──────── Source records ────────
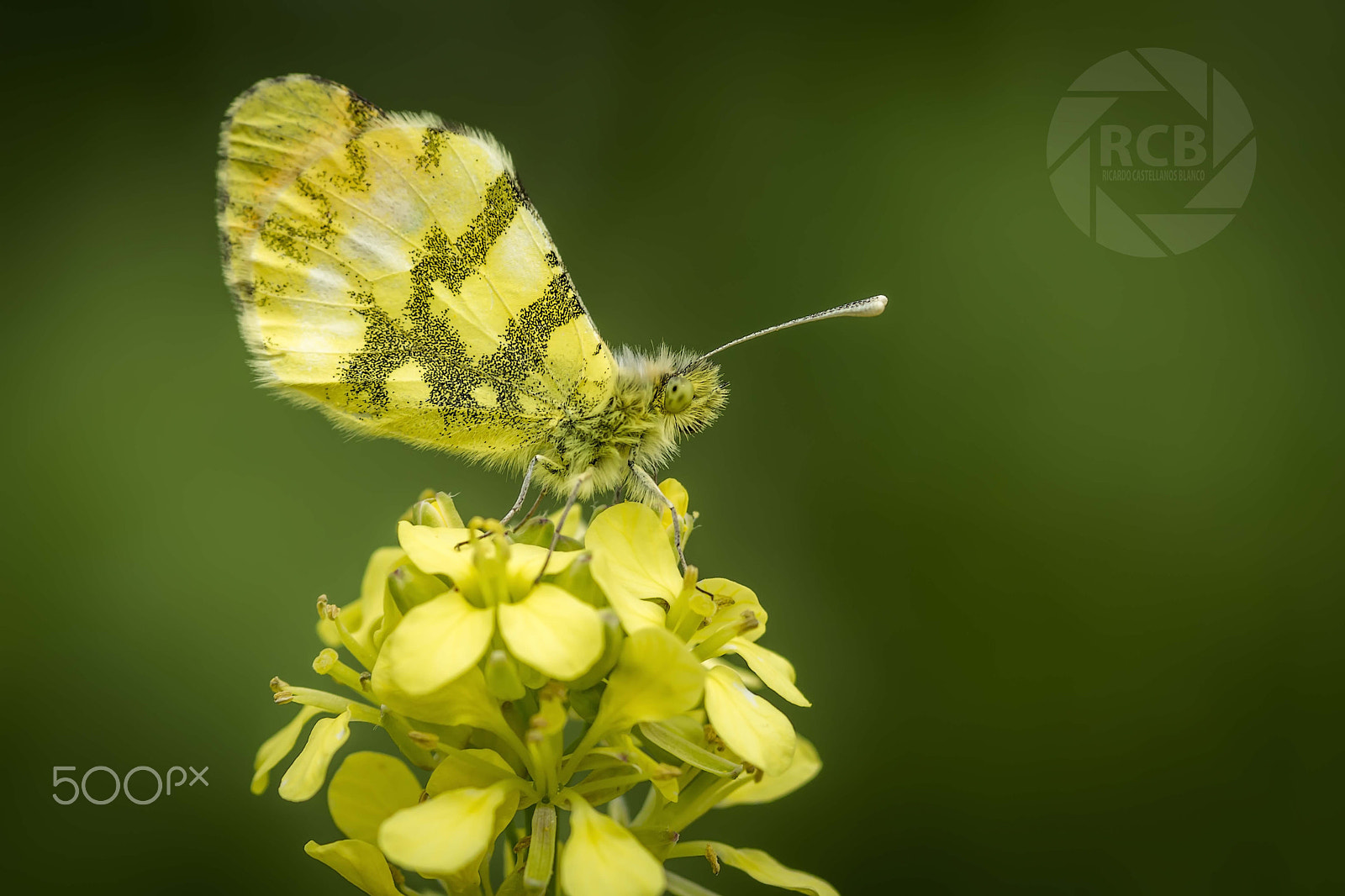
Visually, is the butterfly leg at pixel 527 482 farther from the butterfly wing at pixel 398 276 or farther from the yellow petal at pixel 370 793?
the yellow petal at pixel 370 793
────────
──────── Source records ────────
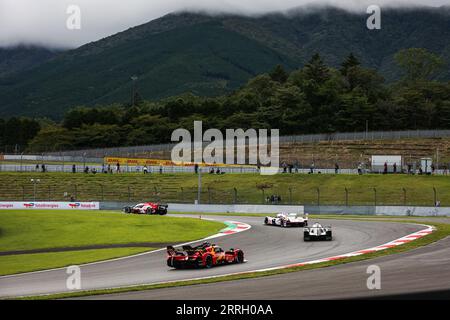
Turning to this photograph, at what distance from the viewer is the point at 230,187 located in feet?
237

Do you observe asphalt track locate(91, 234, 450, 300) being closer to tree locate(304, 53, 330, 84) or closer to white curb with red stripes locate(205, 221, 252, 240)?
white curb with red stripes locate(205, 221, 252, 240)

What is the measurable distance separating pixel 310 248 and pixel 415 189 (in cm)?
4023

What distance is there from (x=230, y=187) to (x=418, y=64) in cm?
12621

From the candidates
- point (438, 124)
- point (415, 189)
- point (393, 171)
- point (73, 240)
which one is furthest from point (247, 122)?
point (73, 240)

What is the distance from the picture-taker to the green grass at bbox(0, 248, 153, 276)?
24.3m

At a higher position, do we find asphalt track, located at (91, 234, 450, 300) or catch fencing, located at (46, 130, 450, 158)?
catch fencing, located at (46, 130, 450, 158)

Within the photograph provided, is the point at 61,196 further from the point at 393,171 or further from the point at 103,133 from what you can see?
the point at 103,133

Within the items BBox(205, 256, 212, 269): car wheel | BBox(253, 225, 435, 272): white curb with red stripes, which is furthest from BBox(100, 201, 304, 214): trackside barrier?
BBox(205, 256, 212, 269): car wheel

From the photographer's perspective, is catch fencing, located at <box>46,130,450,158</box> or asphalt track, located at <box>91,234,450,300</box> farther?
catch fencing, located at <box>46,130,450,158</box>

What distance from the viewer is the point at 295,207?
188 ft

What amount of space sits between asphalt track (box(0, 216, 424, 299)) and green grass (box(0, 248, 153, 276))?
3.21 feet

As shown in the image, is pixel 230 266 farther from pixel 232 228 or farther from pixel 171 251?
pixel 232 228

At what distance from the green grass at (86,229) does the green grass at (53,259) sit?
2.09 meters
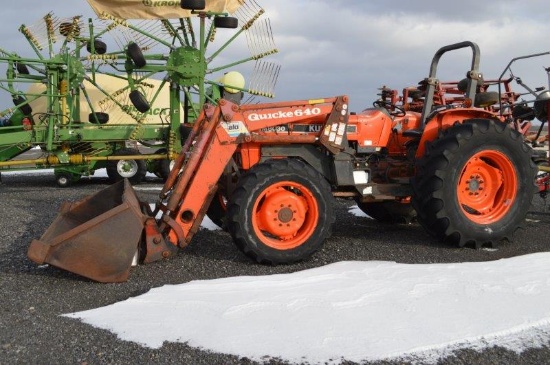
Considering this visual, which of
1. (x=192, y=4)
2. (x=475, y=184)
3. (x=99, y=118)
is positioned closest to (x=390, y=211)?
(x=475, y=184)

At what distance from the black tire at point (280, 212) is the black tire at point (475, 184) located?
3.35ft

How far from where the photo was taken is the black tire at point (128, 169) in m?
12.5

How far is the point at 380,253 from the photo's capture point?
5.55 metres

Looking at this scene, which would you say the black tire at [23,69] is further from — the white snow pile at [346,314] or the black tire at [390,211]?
────────
Recast everything from the line containing "From the photographer's" down to the line containing "Looking at this" as a numbered list of those entries, leaving out blank lines and any pictures.

1. From the photographer's perspective, is catch fencing, located at <box>46,130,450,158</box> or asphalt track, located at <box>91,234,450,300</box> farther?
2. catch fencing, located at <box>46,130,450,158</box>
3. What distance from the viewer is the point at 295,207?
4. 188 ft
5. What amount of space sits between asphalt track (box(0, 216, 424, 299)) and green grass (box(0, 248, 153, 276))?
6. 3.21 feet
7. As shown in the image, is pixel 230 266 farther from pixel 232 228 or farther from pixel 171 251?
8. pixel 232 228
9. At what distance from the green grass at (86,229) does the green grass at (53,259) sit?
10. 2.09 meters
11. Considering this visual, which of
12. 1. (x=192, y=4)
13. 2. (x=475, y=184)
14. 3. (x=99, y=118)
15. is positioned closest to (x=390, y=211)?
16. (x=475, y=184)
17. At what distance from the black tire at point (280, 212) is the black tire at point (475, 184) located?
18. 3.35ft
19. How far from where the photo was taken is the black tire at point (128, 169) in m?
20. 12.5
21. How far is the point at 380,253 from the photo's capture point?
22. 5.55 metres
23. Looking at this scene, which would you say the black tire at [23,69] is further from — the white snow pile at [346,314] or the black tire at [390,211]?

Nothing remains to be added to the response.